Il part avec sa canne à pêche. Ils partent, ils sont trois. Lui, et les deux frères. Ils partent seuls dans la montagne comme des enfants perdus. On dirait que.
On dirait qu’ils sont trois enfants de onze ans et que la montagne leur appartient. On dirait qu’ils n’ont même plus besoin maintenant d’avoir une famille, un toit, des soins devenus superflus. Ils sont comme perdus, mais volontairement perdus. Ils sont seuls désormais.
Dans un coin de vallée, au détour d’un chemin, le bout de paradis choisi c’est un barrage hydroélectrique, une construction bétonnée réglementée par EDF. La baignade est interdite, pas la pêche. Comme les enfants, les truites pensent que ce bassin de ciment au milieu du vallon débordant de verdure, ruisselant de sources, a été construit pour être leur espace de liberté, celui où le ciel trop bleu cède la place à une eau lisse cuirassée d’argent.

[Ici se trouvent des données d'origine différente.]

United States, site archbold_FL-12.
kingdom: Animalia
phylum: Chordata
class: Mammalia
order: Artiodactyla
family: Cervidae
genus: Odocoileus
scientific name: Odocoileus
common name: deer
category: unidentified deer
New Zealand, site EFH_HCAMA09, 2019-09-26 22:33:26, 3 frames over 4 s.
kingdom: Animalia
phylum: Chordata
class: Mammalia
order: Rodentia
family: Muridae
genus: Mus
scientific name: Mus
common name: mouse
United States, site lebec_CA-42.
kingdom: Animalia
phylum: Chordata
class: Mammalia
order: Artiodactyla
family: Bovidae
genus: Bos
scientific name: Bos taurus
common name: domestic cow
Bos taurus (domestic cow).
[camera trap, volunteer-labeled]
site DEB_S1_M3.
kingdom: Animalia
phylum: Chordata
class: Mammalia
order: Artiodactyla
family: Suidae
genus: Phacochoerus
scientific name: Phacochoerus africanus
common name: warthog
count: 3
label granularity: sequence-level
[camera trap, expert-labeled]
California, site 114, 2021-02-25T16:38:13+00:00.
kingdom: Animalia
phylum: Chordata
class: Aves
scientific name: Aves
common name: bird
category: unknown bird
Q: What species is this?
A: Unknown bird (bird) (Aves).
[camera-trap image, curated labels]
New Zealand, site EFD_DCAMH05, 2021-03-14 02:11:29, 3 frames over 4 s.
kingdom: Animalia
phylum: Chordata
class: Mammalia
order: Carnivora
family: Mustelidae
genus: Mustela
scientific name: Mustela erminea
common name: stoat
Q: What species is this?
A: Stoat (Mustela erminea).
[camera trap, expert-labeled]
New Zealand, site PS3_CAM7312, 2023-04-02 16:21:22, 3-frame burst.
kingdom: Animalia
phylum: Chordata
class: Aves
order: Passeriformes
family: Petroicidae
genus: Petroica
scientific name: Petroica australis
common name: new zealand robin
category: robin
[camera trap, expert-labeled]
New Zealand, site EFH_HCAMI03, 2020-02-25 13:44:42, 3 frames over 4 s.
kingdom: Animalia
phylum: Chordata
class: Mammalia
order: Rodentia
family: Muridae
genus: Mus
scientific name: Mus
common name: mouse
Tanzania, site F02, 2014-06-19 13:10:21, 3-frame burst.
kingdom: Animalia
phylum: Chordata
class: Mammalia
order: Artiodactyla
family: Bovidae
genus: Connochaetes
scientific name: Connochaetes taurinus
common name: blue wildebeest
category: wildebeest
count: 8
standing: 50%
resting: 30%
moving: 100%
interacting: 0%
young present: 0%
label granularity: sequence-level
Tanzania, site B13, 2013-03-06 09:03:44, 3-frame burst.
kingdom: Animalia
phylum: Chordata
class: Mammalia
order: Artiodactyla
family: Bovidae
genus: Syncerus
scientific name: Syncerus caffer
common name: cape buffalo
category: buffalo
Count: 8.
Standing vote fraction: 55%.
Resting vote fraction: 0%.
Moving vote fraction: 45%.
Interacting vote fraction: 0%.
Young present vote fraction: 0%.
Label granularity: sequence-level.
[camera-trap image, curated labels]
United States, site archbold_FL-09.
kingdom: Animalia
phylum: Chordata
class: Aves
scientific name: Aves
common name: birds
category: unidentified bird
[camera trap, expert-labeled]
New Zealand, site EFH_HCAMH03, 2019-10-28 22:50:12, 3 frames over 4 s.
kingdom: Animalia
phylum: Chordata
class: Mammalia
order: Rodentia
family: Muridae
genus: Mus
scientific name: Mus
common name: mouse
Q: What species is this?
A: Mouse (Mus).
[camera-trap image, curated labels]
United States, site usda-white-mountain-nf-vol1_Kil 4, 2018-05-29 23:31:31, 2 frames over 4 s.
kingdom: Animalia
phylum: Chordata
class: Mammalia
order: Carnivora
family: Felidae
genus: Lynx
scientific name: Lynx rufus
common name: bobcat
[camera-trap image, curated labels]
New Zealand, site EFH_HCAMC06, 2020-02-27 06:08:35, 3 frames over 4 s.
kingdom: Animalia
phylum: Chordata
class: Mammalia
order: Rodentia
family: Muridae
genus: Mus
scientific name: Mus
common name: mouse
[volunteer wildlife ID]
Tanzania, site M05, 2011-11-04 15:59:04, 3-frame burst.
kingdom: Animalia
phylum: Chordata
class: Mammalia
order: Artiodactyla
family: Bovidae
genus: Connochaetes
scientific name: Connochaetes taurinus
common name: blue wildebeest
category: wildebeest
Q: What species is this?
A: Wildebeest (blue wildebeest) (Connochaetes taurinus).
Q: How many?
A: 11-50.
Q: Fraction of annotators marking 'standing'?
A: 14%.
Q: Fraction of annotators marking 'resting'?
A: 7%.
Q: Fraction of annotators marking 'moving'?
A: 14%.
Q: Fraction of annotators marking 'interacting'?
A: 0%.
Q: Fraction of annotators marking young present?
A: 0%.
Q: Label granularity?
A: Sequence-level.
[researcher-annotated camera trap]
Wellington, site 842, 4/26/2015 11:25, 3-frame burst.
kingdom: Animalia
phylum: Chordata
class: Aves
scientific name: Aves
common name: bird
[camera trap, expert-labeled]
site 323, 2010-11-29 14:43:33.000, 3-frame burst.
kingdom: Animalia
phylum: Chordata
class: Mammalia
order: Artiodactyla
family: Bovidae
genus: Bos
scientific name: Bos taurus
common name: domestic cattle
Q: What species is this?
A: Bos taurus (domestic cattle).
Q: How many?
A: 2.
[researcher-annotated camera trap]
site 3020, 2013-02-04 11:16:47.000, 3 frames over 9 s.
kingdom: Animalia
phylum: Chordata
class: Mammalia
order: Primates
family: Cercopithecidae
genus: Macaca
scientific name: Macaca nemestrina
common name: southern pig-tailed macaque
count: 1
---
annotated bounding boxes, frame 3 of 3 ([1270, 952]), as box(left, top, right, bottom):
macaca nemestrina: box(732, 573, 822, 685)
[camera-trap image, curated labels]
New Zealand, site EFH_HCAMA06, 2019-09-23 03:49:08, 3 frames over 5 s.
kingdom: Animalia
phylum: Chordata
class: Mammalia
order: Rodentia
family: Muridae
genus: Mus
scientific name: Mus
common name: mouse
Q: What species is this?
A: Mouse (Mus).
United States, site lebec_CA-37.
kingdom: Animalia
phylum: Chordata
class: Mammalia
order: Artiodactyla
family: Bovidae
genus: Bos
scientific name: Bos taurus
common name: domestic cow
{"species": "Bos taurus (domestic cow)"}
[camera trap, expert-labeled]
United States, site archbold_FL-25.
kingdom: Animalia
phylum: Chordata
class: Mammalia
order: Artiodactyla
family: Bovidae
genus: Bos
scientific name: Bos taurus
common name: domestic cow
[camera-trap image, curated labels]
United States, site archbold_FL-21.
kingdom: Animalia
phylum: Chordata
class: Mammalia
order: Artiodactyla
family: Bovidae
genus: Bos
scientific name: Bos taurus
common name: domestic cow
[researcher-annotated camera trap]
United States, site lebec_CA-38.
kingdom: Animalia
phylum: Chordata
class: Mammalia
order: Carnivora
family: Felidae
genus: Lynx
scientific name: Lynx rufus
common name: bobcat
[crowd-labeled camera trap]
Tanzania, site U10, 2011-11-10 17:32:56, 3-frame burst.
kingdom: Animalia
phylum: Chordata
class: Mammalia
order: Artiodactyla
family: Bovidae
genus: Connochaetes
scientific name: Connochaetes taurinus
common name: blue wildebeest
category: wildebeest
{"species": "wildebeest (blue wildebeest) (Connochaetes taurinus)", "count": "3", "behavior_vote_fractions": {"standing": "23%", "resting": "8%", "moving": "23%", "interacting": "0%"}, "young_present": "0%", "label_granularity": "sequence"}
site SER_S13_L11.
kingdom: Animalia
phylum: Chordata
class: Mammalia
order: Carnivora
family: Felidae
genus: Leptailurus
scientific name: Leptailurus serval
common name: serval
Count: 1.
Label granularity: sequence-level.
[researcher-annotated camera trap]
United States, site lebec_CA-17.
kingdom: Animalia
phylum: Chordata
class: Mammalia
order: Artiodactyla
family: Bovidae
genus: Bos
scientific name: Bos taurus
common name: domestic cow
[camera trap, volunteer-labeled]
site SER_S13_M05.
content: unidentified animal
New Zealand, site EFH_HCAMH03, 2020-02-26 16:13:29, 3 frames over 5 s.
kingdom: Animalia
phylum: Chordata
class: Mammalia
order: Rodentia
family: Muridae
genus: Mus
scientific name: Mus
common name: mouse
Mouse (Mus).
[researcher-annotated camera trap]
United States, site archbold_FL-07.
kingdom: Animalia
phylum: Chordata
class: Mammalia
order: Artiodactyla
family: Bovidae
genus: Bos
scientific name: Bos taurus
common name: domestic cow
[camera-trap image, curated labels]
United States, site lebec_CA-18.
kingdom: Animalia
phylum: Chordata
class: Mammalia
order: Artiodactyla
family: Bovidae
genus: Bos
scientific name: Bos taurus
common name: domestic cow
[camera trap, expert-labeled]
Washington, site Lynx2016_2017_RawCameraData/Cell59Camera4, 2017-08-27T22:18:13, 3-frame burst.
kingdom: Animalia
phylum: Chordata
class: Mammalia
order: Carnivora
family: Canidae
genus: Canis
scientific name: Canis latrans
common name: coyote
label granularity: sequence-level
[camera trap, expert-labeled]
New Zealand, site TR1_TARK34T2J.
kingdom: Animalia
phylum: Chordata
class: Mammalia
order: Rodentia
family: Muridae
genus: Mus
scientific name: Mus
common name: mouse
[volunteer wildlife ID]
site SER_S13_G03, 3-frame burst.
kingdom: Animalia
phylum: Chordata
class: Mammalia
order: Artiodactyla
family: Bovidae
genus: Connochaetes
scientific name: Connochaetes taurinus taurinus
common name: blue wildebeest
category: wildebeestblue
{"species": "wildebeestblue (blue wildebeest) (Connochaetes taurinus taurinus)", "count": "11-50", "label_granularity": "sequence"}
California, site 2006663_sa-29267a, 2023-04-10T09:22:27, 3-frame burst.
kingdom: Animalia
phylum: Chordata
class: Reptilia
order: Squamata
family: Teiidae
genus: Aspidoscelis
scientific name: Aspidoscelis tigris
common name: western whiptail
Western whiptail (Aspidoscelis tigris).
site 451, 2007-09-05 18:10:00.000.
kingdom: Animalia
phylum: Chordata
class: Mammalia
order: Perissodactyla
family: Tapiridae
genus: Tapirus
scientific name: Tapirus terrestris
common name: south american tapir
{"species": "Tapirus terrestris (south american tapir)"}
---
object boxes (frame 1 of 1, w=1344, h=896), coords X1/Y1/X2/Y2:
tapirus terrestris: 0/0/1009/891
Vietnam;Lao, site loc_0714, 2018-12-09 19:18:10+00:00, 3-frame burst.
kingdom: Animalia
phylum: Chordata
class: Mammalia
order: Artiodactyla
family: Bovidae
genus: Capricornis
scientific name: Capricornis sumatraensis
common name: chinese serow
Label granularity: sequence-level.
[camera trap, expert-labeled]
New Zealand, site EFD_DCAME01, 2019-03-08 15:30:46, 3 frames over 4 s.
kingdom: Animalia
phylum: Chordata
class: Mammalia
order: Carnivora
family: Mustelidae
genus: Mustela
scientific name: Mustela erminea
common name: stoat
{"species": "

Avant même d’arriver à la retenue d’eau, le jeu est de surprendre à travers les petits rectangles verts grillagés un fragment de la carte estivale, une miniature de sapin dont les branches effilées s’étirent dans le tableau suivant, un fragment d’eau à reflet vert qui laisse échapper le furtif mouvement d’une truite, puis l’angle de la bordure de pierre tranchante d’une construction en parking. Pourquoi choisir comme espace de liberté cette masse cimentée grillagée, cette réserve d’eau artificielle placardée de panneaux de dangers ?
Parce que les adultes n’y vont pas.
Parce que les truites l’ont choisi comme parc récréatif.
Parce que le barrage fait effraction dans une image d’Épinal.
Parce que les panneaux de danger et d’interdiction n’empêcheront jamais des enfants de choisir leur lieu d’élection.
Pareil pour les truites.
Perdus maintenant, c’est comme négliger les signes extérieurs, oublier le reste du monde. D’un fil tendu, lesté d’un bouchon coloré, on dispose d’un autre monde, en apparence impénétrable derrière la surface sans fond, à nous de le trouver derrière. Des formes scintillantes, mouvantes, agitent les yeux de ceux qui savent y voir, qui n’ont pas peur de remonter le temps.
Perdus c’est maintenant retrouver le contact avec la vie tumultueuse, infiniment plus trépidante, la vie de l’en-dessous, de l’en-deçà des choses visibles, de la reconnaissance du dedans. Perdus, c’est considérer que chaque rectangle du grillage vert peut être battu comme un jeu de cartes, mélangé et assemblé de nouveau pour bâtir un nouvel espace, construire un autre temps.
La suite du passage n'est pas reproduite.